FIG. 4A and FIG. 4B illustrate a flow chart of an example method 400 for encoding the input data 210 prior to synthesizing one or more DNA molecules 220. In some examples, the method 400 may be performed by the computing device 150 and components of the DNA storage subsystem 102 shown in FIG. 1, as a part of the DNA storage system 200 shown in FIG. 2, or the like. In this example, the various operations are performed by encoding system 105 or the synthesis system 110 of FIG. 2, executing on the computing device 150 and associated components of the DNA storage system 100 of FIG. 1, and using the encoding table 300 of FIGS. 3A-3D.

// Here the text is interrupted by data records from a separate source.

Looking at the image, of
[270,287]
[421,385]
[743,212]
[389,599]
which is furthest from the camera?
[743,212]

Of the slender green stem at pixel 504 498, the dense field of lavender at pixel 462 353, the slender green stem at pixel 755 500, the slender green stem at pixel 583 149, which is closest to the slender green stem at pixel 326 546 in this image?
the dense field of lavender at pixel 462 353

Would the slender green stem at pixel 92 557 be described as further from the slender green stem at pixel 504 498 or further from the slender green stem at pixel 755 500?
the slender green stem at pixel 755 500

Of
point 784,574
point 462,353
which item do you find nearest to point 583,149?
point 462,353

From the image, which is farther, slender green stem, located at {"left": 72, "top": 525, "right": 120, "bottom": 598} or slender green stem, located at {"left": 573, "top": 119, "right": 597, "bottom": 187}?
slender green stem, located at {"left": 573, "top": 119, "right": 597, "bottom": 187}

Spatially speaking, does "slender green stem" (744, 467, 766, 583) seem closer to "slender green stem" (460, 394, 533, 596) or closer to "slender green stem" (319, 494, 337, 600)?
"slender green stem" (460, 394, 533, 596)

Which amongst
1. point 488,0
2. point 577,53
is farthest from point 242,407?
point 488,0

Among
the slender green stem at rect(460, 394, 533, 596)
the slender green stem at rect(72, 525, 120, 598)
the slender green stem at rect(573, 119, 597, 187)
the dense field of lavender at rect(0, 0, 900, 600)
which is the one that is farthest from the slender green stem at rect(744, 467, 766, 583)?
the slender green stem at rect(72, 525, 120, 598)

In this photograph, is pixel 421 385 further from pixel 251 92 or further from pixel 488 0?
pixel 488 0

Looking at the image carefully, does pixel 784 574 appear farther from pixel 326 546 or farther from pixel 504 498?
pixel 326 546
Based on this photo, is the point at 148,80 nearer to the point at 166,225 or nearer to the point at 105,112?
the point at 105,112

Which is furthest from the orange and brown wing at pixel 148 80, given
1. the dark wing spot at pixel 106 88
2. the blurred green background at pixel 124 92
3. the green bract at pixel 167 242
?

Referring now to FIG. 4A, in the example, at operation 410, the encoding system 105 divides the input data 210 into an ordered sequence of k-BIT “input tuples” 212 (e.g., chunks or segments of k bits each). In this example, the input data 210 is represented as a sequential string of ordered bits, and operation 410 segments the input data 210 into 6-bit input tuples 212. For example, the first 6 bits of the input data 210 is assigned to the first input tuple 212, the next 6 bits of the input data 210 is assigned to the second input tuple 212, and so on until all bits of the input data 210 have been processed into input tuples 212. For example, if the input data 210 is 3 megabytes (MB) in size (e.g., 3,145,728 bytes, or 25,165,824 bits), then the input tuples 212 would include (25,165,824/6)=4,194,304 6-bit input tuples.

At operation 412, the encoding system 105 identifies the encoding table 300. In some examples, the encoding table 300 may be pre-existing (e.g., previously created, stored, and retrieved from a DNA storage database 402). For example, a storage administrator may identify one or more exclusion criteria and may manually create the encoding table 300 by assigning each of the 64 possible input segments (e.g., 2k unique segments, where k=6) to one of the particular rows 320 of the table 300 while avoiding encoded segments 314 that manifest one or more of the exclusion criteria.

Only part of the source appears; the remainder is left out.